The study of coronary risk factors for atherosclerosis in women compares clinical, biochemical, and lifestyle factors in 200 consecutive pre- and postmenopausal women with incident coronary heart disease (CHD) to those in 255 age-matched population-based controls.


Cases reported a higher intake of energy, predominantly through animal fat and protein reflected by a higher consumption of meat and sausage, while controls ate more fruit and vegetables.
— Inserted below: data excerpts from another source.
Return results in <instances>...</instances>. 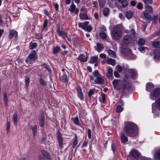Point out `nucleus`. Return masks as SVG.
<instances>
[{
    "label": "nucleus",
    "instance_id": "nucleus-1",
    "mask_svg": "<svg viewBox=\"0 0 160 160\" xmlns=\"http://www.w3.org/2000/svg\"><path fill=\"white\" fill-rule=\"evenodd\" d=\"M151 99L154 100L153 98H158L155 102L152 104V112L153 113L154 118L158 115V113H155L157 111V109L160 110V88H157L155 89L152 93H150Z\"/></svg>",
    "mask_w": 160,
    "mask_h": 160
},
{
    "label": "nucleus",
    "instance_id": "nucleus-2",
    "mask_svg": "<svg viewBox=\"0 0 160 160\" xmlns=\"http://www.w3.org/2000/svg\"><path fill=\"white\" fill-rule=\"evenodd\" d=\"M92 75L89 76L91 82L93 84H102L104 82V77L101 75L98 70L93 71Z\"/></svg>",
    "mask_w": 160,
    "mask_h": 160
},
{
    "label": "nucleus",
    "instance_id": "nucleus-3",
    "mask_svg": "<svg viewBox=\"0 0 160 160\" xmlns=\"http://www.w3.org/2000/svg\"><path fill=\"white\" fill-rule=\"evenodd\" d=\"M138 128L135 124L133 122H128L125 126V131L129 136L133 137L138 133Z\"/></svg>",
    "mask_w": 160,
    "mask_h": 160
},
{
    "label": "nucleus",
    "instance_id": "nucleus-4",
    "mask_svg": "<svg viewBox=\"0 0 160 160\" xmlns=\"http://www.w3.org/2000/svg\"><path fill=\"white\" fill-rule=\"evenodd\" d=\"M111 33L113 40H118L120 39L122 36L121 29L118 26H115L113 27L112 30L111 31Z\"/></svg>",
    "mask_w": 160,
    "mask_h": 160
},
{
    "label": "nucleus",
    "instance_id": "nucleus-5",
    "mask_svg": "<svg viewBox=\"0 0 160 160\" xmlns=\"http://www.w3.org/2000/svg\"><path fill=\"white\" fill-rule=\"evenodd\" d=\"M131 33L132 37H131L129 35H125L124 36L123 42L122 44V46L123 47L125 46V44L126 45L130 44L131 43H134L135 42V32L133 29L131 30Z\"/></svg>",
    "mask_w": 160,
    "mask_h": 160
},
{
    "label": "nucleus",
    "instance_id": "nucleus-6",
    "mask_svg": "<svg viewBox=\"0 0 160 160\" xmlns=\"http://www.w3.org/2000/svg\"><path fill=\"white\" fill-rule=\"evenodd\" d=\"M36 51L33 50L31 52L28 57L27 58L25 61L28 63L32 64L35 61L36 59Z\"/></svg>",
    "mask_w": 160,
    "mask_h": 160
},
{
    "label": "nucleus",
    "instance_id": "nucleus-7",
    "mask_svg": "<svg viewBox=\"0 0 160 160\" xmlns=\"http://www.w3.org/2000/svg\"><path fill=\"white\" fill-rule=\"evenodd\" d=\"M89 23V22L88 21L79 23L78 26L79 27L82 28L86 31L90 32L92 30V28L91 26L88 25Z\"/></svg>",
    "mask_w": 160,
    "mask_h": 160
},
{
    "label": "nucleus",
    "instance_id": "nucleus-8",
    "mask_svg": "<svg viewBox=\"0 0 160 160\" xmlns=\"http://www.w3.org/2000/svg\"><path fill=\"white\" fill-rule=\"evenodd\" d=\"M62 75L60 77V79L62 82H68V79L67 75L68 74V71L64 69L62 70Z\"/></svg>",
    "mask_w": 160,
    "mask_h": 160
},
{
    "label": "nucleus",
    "instance_id": "nucleus-9",
    "mask_svg": "<svg viewBox=\"0 0 160 160\" xmlns=\"http://www.w3.org/2000/svg\"><path fill=\"white\" fill-rule=\"evenodd\" d=\"M112 83L114 88L117 90H120L121 88L122 84L121 80L115 79L113 81Z\"/></svg>",
    "mask_w": 160,
    "mask_h": 160
},
{
    "label": "nucleus",
    "instance_id": "nucleus-10",
    "mask_svg": "<svg viewBox=\"0 0 160 160\" xmlns=\"http://www.w3.org/2000/svg\"><path fill=\"white\" fill-rule=\"evenodd\" d=\"M68 10L71 13H74L75 14H77L79 12V9L76 8L75 5L73 3H72L69 8Z\"/></svg>",
    "mask_w": 160,
    "mask_h": 160
},
{
    "label": "nucleus",
    "instance_id": "nucleus-11",
    "mask_svg": "<svg viewBox=\"0 0 160 160\" xmlns=\"http://www.w3.org/2000/svg\"><path fill=\"white\" fill-rule=\"evenodd\" d=\"M18 34L17 32L13 29L11 30L10 31L9 34V38L10 39H12L13 37H14L16 38L18 37Z\"/></svg>",
    "mask_w": 160,
    "mask_h": 160
},
{
    "label": "nucleus",
    "instance_id": "nucleus-12",
    "mask_svg": "<svg viewBox=\"0 0 160 160\" xmlns=\"http://www.w3.org/2000/svg\"><path fill=\"white\" fill-rule=\"evenodd\" d=\"M154 58L156 60H158L160 58V49H155L154 52Z\"/></svg>",
    "mask_w": 160,
    "mask_h": 160
},
{
    "label": "nucleus",
    "instance_id": "nucleus-13",
    "mask_svg": "<svg viewBox=\"0 0 160 160\" xmlns=\"http://www.w3.org/2000/svg\"><path fill=\"white\" fill-rule=\"evenodd\" d=\"M154 88L153 84L151 82H148L146 84V89L147 91L150 92Z\"/></svg>",
    "mask_w": 160,
    "mask_h": 160
},
{
    "label": "nucleus",
    "instance_id": "nucleus-14",
    "mask_svg": "<svg viewBox=\"0 0 160 160\" xmlns=\"http://www.w3.org/2000/svg\"><path fill=\"white\" fill-rule=\"evenodd\" d=\"M95 50L98 52H101L104 48L103 45L101 43H97L96 47H95Z\"/></svg>",
    "mask_w": 160,
    "mask_h": 160
},
{
    "label": "nucleus",
    "instance_id": "nucleus-15",
    "mask_svg": "<svg viewBox=\"0 0 160 160\" xmlns=\"http://www.w3.org/2000/svg\"><path fill=\"white\" fill-rule=\"evenodd\" d=\"M129 75L132 78H134L137 76V73L136 71L133 69H130L128 70Z\"/></svg>",
    "mask_w": 160,
    "mask_h": 160
},
{
    "label": "nucleus",
    "instance_id": "nucleus-16",
    "mask_svg": "<svg viewBox=\"0 0 160 160\" xmlns=\"http://www.w3.org/2000/svg\"><path fill=\"white\" fill-rule=\"evenodd\" d=\"M120 137L121 138V142L124 144H126V142L128 141V137H126L124 134L123 133L121 135Z\"/></svg>",
    "mask_w": 160,
    "mask_h": 160
},
{
    "label": "nucleus",
    "instance_id": "nucleus-17",
    "mask_svg": "<svg viewBox=\"0 0 160 160\" xmlns=\"http://www.w3.org/2000/svg\"><path fill=\"white\" fill-rule=\"evenodd\" d=\"M39 124L41 127H43L44 125V117L43 115L42 114L40 117L39 118Z\"/></svg>",
    "mask_w": 160,
    "mask_h": 160
},
{
    "label": "nucleus",
    "instance_id": "nucleus-18",
    "mask_svg": "<svg viewBox=\"0 0 160 160\" xmlns=\"http://www.w3.org/2000/svg\"><path fill=\"white\" fill-rule=\"evenodd\" d=\"M77 91L78 94V97L82 100H83V96L82 92H81V88L80 87L77 88Z\"/></svg>",
    "mask_w": 160,
    "mask_h": 160
},
{
    "label": "nucleus",
    "instance_id": "nucleus-19",
    "mask_svg": "<svg viewBox=\"0 0 160 160\" xmlns=\"http://www.w3.org/2000/svg\"><path fill=\"white\" fill-rule=\"evenodd\" d=\"M130 153L134 158H138L139 155V152L134 149L132 150L130 152Z\"/></svg>",
    "mask_w": 160,
    "mask_h": 160
},
{
    "label": "nucleus",
    "instance_id": "nucleus-20",
    "mask_svg": "<svg viewBox=\"0 0 160 160\" xmlns=\"http://www.w3.org/2000/svg\"><path fill=\"white\" fill-rule=\"evenodd\" d=\"M107 76L110 79H112V70L111 68H108V73L107 74Z\"/></svg>",
    "mask_w": 160,
    "mask_h": 160
},
{
    "label": "nucleus",
    "instance_id": "nucleus-21",
    "mask_svg": "<svg viewBox=\"0 0 160 160\" xmlns=\"http://www.w3.org/2000/svg\"><path fill=\"white\" fill-rule=\"evenodd\" d=\"M57 32L59 35L62 36L63 38H64L67 37L65 33L63 31L61 30L58 28L57 29Z\"/></svg>",
    "mask_w": 160,
    "mask_h": 160
},
{
    "label": "nucleus",
    "instance_id": "nucleus-22",
    "mask_svg": "<svg viewBox=\"0 0 160 160\" xmlns=\"http://www.w3.org/2000/svg\"><path fill=\"white\" fill-rule=\"evenodd\" d=\"M126 18L128 19H130L133 15V12L131 11H128L125 12Z\"/></svg>",
    "mask_w": 160,
    "mask_h": 160
},
{
    "label": "nucleus",
    "instance_id": "nucleus-23",
    "mask_svg": "<svg viewBox=\"0 0 160 160\" xmlns=\"http://www.w3.org/2000/svg\"><path fill=\"white\" fill-rule=\"evenodd\" d=\"M78 59L82 62H85L87 61V57L83 54H81L78 58Z\"/></svg>",
    "mask_w": 160,
    "mask_h": 160
},
{
    "label": "nucleus",
    "instance_id": "nucleus-24",
    "mask_svg": "<svg viewBox=\"0 0 160 160\" xmlns=\"http://www.w3.org/2000/svg\"><path fill=\"white\" fill-rule=\"evenodd\" d=\"M107 62L108 64H111L113 66L115 65L116 63L115 60L111 58H108L107 60Z\"/></svg>",
    "mask_w": 160,
    "mask_h": 160
},
{
    "label": "nucleus",
    "instance_id": "nucleus-25",
    "mask_svg": "<svg viewBox=\"0 0 160 160\" xmlns=\"http://www.w3.org/2000/svg\"><path fill=\"white\" fill-rule=\"evenodd\" d=\"M13 120L14 124L17 125L18 122V118L17 114L16 113H14L13 117Z\"/></svg>",
    "mask_w": 160,
    "mask_h": 160
},
{
    "label": "nucleus",
    "instance_id": "nucleus-26",
    "mask_svg": "<svg viewBox=\"0 0 160 160\" xmlns=\"http://www.w3.org/2000/svg\"><path fill=\"white\" fill-rule=\"evenodd\" d=\"M143 14L144 18L146 20H149L151 19V16L146 11L143 12Z\"/></svg>",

Multivariate analysis adjusted for clinical risk factors depicted a high intake of meat and sausage and a low consumption of fruit and vegetables as independent risk factors with an odds ratio of 2.5 (95% confidence interval 1.1-5.7) and 0.7 (95% confidence interval 0.5-1.0) for each 100 g per day, respectively. These dietary factors were found to be significantly more pronounced in cases with any clinical risk factor identified in this population as compared to controls with the same risk factors.


The CORA-study clearly indicates a major impact of dietary habits on CHD in women independent of, and additive to, that of conventional risk factors. Thus, in clinical practice, the potential of nutrition as part of a healthy lifestyle is commonly greatly underestimated in favour of drug treatment.